Even if you’re not a climate hawk, it would hard to miss all of the attention surrounding the Paris Climate Talks this week. More than 150 world leaders have convened to discuss how to save the world (basically). Leading up to the conference, countries were asked to put forth voluntary plans to act on climate – and more than 150 did. While the outcome is still TBD, these commitments represent a remarkable example of leaders trying to put aside political differences for the common good.

Back in the U.S., FirstEnergy is using its power to prevent change and progress with backroom deals that force customers to extend the lives of dirty coal plants. So, on the one hand, we’ve got world leaders negotiating historic treaties to cut pollution, and, on the other hand, regulators in Columbus subsidizing more pollution and turning their backs on innovation. Efforts on a world stage for everyone to see, versus backroom deals to slip by the public. Paris looking forward, Columbus looking backward.

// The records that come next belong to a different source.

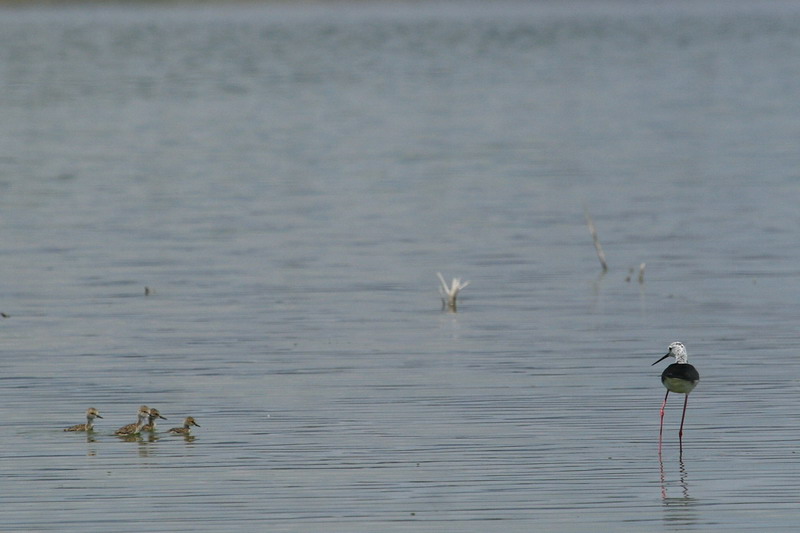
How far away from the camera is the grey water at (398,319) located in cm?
1373

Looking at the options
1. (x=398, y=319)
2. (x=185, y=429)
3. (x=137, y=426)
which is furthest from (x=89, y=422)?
(x=398, y=319)

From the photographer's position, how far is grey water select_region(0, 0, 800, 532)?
45.0 ft

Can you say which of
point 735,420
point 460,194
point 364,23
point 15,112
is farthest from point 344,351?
point 364,23

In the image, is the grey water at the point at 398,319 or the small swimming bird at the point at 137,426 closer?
the grey water at the point at 398,319

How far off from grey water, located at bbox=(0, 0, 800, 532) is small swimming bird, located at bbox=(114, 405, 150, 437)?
0.42 feet

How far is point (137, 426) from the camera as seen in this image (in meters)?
15.6

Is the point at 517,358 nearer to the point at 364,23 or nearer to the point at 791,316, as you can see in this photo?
the point at 791,316

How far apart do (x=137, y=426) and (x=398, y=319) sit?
23.7 ft

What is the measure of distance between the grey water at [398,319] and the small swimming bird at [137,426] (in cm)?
13

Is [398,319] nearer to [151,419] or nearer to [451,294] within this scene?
[451,294]

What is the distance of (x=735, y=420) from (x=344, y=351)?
5.49m

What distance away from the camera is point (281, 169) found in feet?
142

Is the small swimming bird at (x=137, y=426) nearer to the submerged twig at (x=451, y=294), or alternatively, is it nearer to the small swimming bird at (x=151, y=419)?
the small swimming bird at (x=151, y=419)

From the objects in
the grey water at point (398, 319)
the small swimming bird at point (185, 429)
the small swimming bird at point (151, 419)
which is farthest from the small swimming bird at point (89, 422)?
the small swimming bird at point (185, 429)
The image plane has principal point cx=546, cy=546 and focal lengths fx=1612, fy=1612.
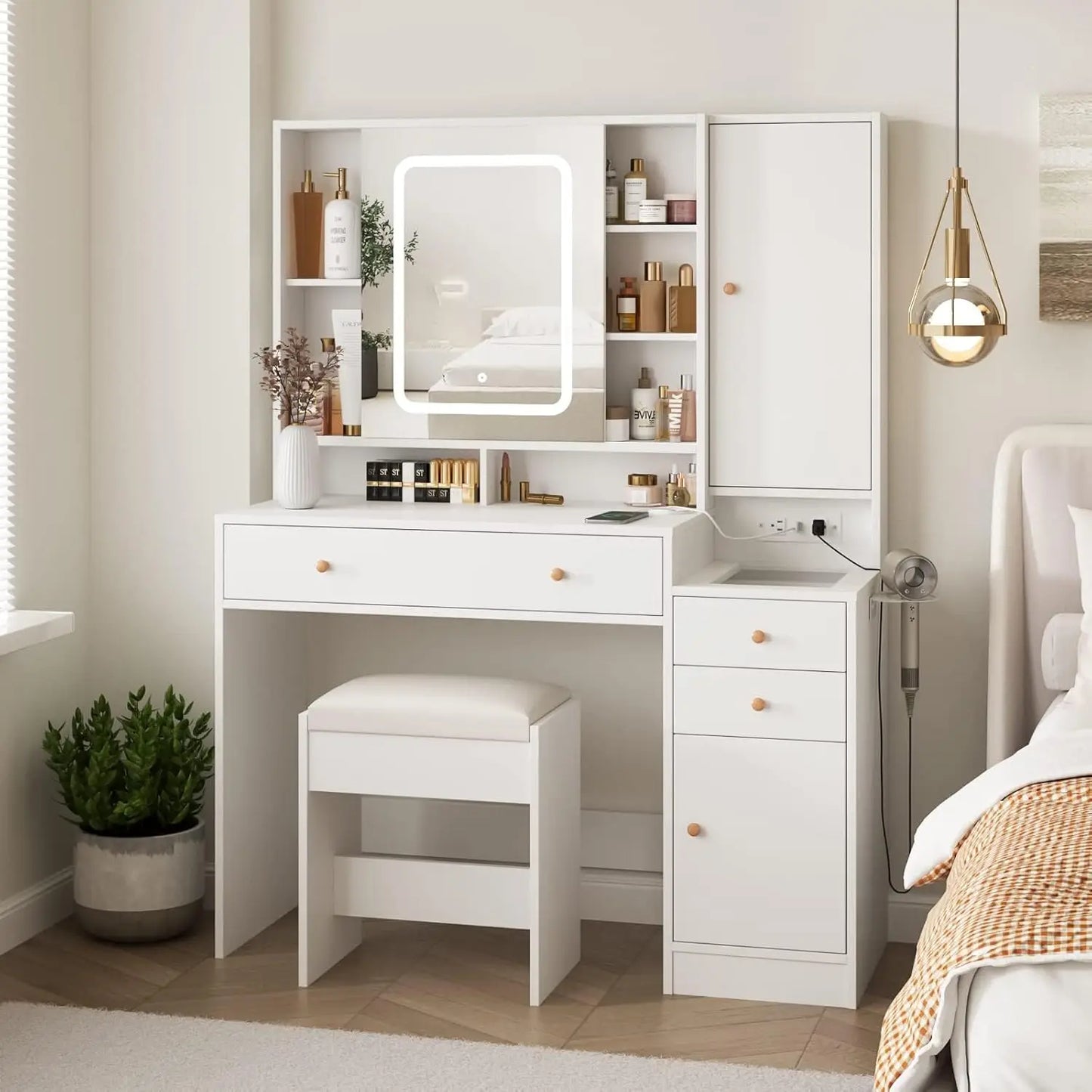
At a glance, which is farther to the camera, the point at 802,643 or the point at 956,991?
the point at 802,643

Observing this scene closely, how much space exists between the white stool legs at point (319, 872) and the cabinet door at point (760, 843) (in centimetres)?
75

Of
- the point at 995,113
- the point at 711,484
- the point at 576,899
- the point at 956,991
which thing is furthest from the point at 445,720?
the point at 995,113

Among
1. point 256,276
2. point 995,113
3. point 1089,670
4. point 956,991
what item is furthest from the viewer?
point 256,276

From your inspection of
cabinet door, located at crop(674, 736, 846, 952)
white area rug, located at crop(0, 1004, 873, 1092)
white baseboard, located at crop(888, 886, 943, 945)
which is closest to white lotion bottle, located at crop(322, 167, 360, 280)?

How do you say “irony” in French?

 

Quotes of the Week: Criticism Pours In

Although there is no saving grace to the new settlement, there is a small silver lining. Many (angry) voices are denouncing the insulting plan. A special thanks to John Funk of the Cleveland Plain Dealer for rounding up a sampling of the reactions (full disclosure: our own Dick Munson is quoted). It’s worth reading the whole bunch, but here are two of our favorites:

  • Robert Kelter, senior staff attorney with the Environmental Law and Policy Center: "This is one of the worst backroom deals in the history of utility regulation.”
     
  • Robert C. Flexon, President and CEO, Dynegy Inc., a Houston-based power company with 21 million customers: "The power purchase agreement is a subsidy that only benefits FirstEnergy, while increasing power costs for the citizens of Ohio and their businesses, negatively impacting economic development in the state, and distorting the power market for FirstEnergy's benefit. The fault of FirstEnergy's inability to compete in Ohio lies with FirstEnergy and it should not be dependent on the citizens and businesses of Ohio to provide a bail-out."

It’s going to take fierce opposition to topple this new settlement. Keep your engines fired!